As the All-Star skills competition confirmed...

... Boston's Zdeno Chara deserved his poll citation as the NHLer with the hardest shot, with Shea Weber runner-up. (There may be something of an uproar in Nashville, as excellent Predators fan blogger Dirk Hoag of On The Forecheck points out that Weber was not named the All-Star MVP even though, with four assists, he outscored award-winner Patrick Sharp (goal, two assists) and was a miraculous plus-6 in a game that had a football scoreline).

The Stars' Loui Eriksson is the most underrated player, followed by the Islanders' Frans Nielson, Chicago's Sharp, New Jersey's Travis Zajac and the Canadiens' Tomas Plekanec.

The strongest opinion in the entire poll was on the question of fighting, with 98 percent of the players saying they want it to stay in the game. However, when asked if they favored abolishing the instigator rule, two-thirds said they like the rule as it is.

"If there is one result that is surprising," commented the CBC, "this is it. The belief has always been that the players would rather police themselves than live under the threat of a penalty."

As for arenas, the Bell Centre in Montreal was the clear winner as favorite rink to play in.

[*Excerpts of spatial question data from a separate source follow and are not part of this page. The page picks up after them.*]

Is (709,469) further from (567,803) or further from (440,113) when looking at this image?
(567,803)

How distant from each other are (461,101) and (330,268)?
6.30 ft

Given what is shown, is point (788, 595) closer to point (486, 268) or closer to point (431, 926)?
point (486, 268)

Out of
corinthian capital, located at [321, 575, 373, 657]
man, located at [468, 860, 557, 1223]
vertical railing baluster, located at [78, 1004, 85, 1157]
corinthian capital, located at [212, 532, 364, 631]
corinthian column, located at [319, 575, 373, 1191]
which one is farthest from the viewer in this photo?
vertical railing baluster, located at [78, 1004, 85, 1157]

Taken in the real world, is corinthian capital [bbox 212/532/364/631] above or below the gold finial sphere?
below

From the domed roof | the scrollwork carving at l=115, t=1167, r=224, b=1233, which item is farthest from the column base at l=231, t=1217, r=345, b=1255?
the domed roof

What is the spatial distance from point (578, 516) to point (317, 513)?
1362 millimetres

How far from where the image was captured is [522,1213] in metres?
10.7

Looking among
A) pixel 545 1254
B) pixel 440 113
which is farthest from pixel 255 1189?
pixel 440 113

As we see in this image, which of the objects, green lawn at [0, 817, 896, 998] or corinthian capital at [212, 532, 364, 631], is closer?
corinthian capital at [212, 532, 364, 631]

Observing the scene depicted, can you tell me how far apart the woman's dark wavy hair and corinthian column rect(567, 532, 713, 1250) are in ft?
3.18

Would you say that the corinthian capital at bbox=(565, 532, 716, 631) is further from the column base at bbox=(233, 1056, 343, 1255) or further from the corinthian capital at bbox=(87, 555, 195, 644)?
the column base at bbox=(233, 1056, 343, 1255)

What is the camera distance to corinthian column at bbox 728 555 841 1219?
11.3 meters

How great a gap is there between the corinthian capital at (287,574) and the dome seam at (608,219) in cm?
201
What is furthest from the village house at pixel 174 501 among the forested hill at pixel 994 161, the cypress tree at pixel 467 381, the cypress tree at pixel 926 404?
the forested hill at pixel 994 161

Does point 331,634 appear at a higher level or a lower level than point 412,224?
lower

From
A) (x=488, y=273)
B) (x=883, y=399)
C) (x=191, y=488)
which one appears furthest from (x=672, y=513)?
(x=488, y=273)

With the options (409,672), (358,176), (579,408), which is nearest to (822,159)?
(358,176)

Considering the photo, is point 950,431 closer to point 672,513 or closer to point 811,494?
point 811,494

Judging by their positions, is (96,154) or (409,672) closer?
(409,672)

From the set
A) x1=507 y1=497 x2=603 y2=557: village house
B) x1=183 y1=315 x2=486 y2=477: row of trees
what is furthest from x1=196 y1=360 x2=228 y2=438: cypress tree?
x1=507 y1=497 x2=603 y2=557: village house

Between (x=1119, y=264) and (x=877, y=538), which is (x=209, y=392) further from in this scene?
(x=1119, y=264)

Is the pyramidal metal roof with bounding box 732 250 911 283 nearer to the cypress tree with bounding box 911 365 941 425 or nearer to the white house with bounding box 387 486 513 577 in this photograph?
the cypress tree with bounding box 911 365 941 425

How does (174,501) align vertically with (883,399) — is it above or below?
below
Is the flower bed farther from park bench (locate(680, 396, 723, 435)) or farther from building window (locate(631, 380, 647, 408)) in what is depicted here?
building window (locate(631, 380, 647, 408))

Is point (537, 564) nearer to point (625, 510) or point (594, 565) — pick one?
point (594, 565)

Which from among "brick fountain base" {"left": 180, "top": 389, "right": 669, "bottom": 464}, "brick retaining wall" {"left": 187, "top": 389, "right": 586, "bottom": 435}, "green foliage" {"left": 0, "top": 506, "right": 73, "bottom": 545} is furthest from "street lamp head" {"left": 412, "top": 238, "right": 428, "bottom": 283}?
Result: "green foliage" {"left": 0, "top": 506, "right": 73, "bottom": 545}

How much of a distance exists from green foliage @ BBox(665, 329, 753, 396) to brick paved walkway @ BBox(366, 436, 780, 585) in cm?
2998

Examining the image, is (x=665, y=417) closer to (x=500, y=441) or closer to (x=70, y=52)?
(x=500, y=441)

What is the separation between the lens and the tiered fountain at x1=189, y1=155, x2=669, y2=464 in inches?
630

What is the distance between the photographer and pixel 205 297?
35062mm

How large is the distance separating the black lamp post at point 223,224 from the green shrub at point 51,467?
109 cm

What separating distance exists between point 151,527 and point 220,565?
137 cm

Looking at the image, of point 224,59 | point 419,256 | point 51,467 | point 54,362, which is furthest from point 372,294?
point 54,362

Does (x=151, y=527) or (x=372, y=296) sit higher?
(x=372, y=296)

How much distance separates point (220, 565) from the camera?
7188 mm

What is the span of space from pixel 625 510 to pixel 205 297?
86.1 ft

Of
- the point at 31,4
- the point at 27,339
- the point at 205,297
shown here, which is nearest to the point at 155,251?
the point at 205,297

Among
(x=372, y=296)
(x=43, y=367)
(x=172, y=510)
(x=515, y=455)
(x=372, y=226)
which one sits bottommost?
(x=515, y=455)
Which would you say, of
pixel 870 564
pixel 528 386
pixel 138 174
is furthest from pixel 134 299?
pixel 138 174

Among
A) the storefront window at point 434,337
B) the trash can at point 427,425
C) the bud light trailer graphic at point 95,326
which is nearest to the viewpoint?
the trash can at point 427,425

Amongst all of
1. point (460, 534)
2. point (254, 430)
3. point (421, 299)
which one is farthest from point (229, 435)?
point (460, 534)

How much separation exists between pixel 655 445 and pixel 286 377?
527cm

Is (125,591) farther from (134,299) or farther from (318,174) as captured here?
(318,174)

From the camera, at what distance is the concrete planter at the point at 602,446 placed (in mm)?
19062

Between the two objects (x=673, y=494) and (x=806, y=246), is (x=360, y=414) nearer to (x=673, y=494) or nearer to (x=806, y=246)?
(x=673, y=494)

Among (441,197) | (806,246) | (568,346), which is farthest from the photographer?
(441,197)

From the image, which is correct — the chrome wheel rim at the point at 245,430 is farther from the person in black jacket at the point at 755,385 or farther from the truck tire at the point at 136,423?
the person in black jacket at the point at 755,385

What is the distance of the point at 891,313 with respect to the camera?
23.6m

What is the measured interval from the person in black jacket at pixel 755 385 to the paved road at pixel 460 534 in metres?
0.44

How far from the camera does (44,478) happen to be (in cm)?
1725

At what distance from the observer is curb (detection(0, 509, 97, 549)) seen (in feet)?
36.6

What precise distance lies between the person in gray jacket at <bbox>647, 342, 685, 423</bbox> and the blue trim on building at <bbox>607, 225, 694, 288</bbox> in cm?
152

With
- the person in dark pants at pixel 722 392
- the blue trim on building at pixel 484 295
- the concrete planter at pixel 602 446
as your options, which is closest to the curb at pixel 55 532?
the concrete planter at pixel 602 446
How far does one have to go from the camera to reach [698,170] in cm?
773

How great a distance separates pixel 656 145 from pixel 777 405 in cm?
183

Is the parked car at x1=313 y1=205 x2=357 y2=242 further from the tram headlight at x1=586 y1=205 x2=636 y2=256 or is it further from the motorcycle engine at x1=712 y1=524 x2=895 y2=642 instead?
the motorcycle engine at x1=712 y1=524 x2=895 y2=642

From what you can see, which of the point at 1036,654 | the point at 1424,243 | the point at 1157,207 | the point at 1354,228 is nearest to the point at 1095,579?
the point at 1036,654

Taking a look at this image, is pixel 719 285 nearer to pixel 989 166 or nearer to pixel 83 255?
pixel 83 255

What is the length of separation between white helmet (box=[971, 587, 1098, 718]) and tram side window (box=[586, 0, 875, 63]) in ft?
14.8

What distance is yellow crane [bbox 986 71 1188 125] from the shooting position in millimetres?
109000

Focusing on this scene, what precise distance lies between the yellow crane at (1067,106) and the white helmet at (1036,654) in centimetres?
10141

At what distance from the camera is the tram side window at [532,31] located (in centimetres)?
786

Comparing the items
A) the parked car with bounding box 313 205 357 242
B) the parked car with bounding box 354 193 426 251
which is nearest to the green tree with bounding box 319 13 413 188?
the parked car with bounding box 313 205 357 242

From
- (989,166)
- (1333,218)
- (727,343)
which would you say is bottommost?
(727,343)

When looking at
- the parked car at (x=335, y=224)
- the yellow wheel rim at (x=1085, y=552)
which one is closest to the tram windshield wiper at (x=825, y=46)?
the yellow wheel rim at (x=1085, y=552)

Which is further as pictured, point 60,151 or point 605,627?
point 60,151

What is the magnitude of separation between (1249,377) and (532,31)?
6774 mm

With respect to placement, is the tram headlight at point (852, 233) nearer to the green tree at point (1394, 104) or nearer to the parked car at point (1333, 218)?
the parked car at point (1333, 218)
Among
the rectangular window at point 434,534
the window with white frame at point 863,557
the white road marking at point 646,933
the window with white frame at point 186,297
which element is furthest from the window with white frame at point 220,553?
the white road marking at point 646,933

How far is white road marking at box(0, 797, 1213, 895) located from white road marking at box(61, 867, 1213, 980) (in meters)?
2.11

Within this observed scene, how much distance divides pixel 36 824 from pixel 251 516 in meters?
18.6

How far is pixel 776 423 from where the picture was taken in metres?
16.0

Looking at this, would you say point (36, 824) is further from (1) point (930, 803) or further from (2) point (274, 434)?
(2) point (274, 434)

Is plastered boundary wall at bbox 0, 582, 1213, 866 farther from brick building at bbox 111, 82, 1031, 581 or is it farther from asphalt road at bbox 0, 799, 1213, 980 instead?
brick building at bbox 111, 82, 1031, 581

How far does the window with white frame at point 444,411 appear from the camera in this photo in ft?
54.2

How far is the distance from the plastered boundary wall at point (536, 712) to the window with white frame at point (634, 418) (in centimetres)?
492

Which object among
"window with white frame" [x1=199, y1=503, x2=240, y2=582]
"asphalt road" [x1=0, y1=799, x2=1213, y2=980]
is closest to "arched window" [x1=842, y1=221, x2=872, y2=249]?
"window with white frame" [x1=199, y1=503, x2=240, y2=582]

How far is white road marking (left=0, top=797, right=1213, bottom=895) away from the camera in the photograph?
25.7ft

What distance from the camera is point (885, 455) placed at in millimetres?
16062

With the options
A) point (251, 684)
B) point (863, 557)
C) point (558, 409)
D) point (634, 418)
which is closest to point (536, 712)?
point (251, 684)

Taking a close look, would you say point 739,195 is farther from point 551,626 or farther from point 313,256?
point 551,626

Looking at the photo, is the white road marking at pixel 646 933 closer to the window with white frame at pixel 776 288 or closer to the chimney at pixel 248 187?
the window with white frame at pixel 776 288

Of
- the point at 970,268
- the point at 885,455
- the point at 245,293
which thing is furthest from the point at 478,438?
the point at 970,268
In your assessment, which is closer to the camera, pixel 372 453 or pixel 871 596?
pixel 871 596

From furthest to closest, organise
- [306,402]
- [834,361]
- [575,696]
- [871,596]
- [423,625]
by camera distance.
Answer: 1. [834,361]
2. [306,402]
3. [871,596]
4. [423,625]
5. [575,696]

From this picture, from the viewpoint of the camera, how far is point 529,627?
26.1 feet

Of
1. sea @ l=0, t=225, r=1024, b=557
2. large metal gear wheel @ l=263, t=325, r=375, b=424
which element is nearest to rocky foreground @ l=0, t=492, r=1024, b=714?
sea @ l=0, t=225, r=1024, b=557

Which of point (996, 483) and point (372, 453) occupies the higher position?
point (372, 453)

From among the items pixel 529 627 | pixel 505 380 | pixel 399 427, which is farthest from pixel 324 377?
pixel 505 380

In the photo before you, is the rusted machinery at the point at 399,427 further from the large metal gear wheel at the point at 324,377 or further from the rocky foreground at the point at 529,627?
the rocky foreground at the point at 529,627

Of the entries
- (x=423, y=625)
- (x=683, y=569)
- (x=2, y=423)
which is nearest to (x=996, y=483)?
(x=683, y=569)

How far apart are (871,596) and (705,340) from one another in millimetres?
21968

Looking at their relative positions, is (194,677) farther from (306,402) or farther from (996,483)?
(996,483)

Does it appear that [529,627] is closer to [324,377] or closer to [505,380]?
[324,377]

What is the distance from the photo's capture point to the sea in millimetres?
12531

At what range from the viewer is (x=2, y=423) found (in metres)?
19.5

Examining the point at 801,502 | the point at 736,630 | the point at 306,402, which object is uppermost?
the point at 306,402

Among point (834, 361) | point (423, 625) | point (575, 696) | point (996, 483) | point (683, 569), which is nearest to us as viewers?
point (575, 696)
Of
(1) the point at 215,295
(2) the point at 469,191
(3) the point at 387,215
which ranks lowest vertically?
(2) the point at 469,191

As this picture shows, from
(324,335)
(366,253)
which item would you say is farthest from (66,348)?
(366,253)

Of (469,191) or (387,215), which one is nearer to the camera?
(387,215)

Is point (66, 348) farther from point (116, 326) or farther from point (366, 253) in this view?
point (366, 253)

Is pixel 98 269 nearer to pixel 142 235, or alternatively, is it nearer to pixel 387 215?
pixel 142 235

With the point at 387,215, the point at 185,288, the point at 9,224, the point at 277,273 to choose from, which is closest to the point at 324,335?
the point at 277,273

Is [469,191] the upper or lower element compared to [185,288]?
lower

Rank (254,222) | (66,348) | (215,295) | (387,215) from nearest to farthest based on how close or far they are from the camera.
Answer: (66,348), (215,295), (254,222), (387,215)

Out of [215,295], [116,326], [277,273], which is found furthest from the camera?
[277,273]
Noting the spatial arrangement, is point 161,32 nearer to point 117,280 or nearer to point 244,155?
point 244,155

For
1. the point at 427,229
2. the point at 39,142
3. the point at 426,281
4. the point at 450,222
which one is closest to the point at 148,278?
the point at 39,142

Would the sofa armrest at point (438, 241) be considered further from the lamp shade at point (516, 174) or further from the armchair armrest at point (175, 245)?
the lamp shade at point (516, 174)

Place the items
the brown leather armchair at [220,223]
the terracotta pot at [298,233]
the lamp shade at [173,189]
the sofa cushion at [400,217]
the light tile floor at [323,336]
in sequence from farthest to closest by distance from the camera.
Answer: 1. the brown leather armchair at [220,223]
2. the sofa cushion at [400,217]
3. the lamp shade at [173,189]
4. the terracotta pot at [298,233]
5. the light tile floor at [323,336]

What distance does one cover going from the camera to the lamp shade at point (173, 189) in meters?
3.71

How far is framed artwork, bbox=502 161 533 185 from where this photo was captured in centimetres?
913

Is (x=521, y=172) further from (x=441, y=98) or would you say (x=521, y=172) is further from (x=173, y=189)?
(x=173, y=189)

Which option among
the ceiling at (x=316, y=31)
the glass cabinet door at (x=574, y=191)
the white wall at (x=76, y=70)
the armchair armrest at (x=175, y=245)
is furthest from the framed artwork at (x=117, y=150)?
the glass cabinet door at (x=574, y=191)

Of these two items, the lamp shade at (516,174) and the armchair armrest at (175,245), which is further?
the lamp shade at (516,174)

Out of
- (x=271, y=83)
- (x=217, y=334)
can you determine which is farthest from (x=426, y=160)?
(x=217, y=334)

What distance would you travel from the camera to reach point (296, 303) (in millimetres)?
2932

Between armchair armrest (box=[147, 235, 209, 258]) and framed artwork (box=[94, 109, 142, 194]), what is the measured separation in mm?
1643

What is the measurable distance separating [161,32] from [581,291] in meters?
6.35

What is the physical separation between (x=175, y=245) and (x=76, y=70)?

Rexall Place in Edmonton has the best ice (the Bank Atlantic Center in Sunrise, FL has the worst). The worst boards and glass? They can be found in Detroit's Joe Louis Arena, followed by Montreal's Bell Centre, probably because the boards are so lively in those buildings.

More than half the players who answered said they felt that Quebec City is the place that most deserves an NHL club, a quarter cited  Winnipeg, and 16 percent favored a second team in Toronto. Hamilton got six percent of the vote.

And when asked which referee was best in the league, while Kelly Sutherland got 15 percent, Bill McCreary got 10, Wes McCauley nine and Tim Peal seven, the most common answer was "None" with 15 percent.